Texte —
L'eau est à 44°, mais est déjà montée jusqu'à 50°. A cause du risque de montée rapide de la température, mais surtout des risques d'accidents stupides à cause du comportement à risque des touristes, l'endroit est interdit à la baignade sauf événement particulier. 

Heureusement, les locaux connaissent une autre grotte très similaire à celle-ci, plus longue et moins large, très profonde, et à laquelle on ne peut accéder qu'en descendant dans l'une des fissures dans la lave telle que celle que je vous ai montré plus haut. Il faut savoir où elle se trouve, car elle est paumée au milieu du champs de lave, et la descente est un peu difficile. Une fois au fond, il y a un petit ponton où on peut se déshabiller pour se baigner.

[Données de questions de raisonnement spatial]
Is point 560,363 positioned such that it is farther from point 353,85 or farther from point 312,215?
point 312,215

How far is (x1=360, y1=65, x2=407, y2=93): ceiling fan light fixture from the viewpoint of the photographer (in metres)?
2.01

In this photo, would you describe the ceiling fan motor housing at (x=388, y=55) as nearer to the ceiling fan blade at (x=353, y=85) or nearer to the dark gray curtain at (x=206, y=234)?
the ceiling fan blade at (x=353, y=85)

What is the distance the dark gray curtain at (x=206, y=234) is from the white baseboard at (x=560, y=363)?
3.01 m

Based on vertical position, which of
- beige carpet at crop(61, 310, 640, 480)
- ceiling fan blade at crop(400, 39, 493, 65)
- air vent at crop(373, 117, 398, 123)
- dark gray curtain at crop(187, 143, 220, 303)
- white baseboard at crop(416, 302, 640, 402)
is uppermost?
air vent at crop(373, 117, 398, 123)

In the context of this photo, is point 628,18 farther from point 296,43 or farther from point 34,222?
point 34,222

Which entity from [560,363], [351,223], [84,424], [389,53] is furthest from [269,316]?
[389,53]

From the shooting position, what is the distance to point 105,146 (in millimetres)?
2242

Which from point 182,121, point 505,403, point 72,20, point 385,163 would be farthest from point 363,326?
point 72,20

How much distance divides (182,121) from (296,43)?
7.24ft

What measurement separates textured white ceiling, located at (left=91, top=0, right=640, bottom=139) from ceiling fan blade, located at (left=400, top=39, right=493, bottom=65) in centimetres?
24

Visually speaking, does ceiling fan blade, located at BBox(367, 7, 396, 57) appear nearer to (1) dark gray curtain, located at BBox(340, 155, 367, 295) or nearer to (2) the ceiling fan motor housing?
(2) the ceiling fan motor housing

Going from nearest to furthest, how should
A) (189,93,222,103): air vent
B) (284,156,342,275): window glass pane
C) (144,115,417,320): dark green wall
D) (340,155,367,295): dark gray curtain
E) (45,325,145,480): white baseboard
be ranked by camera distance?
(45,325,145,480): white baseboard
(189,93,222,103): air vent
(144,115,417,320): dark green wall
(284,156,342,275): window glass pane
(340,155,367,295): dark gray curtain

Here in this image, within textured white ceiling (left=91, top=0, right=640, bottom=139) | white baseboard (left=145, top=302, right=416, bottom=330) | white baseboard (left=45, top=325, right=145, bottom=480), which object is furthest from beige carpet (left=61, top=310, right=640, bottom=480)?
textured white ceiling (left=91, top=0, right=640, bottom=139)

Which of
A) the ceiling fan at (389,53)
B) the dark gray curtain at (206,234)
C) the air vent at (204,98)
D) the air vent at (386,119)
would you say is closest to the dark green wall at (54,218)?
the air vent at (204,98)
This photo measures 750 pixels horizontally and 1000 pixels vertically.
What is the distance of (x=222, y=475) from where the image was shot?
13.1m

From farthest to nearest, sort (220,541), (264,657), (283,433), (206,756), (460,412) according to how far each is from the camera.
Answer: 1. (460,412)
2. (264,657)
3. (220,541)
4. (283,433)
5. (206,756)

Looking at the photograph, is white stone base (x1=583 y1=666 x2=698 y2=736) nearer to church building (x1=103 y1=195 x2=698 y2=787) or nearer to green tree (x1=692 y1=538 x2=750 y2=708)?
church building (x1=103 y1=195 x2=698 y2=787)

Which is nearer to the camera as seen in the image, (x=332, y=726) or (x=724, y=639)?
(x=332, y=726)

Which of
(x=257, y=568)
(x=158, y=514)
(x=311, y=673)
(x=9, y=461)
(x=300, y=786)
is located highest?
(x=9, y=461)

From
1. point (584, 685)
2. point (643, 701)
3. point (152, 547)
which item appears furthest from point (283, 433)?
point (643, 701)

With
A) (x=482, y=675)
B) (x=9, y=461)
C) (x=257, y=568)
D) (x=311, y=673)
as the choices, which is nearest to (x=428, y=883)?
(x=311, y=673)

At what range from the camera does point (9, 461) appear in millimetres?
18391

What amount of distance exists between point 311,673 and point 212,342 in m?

Consigne —
Extrayez en entier le texte sur les grottes d'eau chaude, sans y changer un seul mot. Les entrées n'ont aucun rôle à jouer ici.

Réponse —
L'eau est à 44°, mais est déjà montée jusqu'à 50°. A cause du risque de montée rapide de la température, mais surtout des risques d'accidents stupides à cause du comportement à risque des touristes, l'endroit est interdit à la baignade sauf événement particulier. 

Heureusement, les locaux connaissent une autre grotte très similaire à celle-ci, plus longue et moins large, très profonde, et à laquelle on ne peut accéder qu'en descendant dans l'une des fissures dans la lave telle que celle que je vous ai montré plus haut. Il faut savoir où elle se trouve, car elle est paumée au milieu du champs de lave, et la descente est un peu difficile. Une fois au fond, il y a un petit ponton où on peut se déshabiller pour se baigner.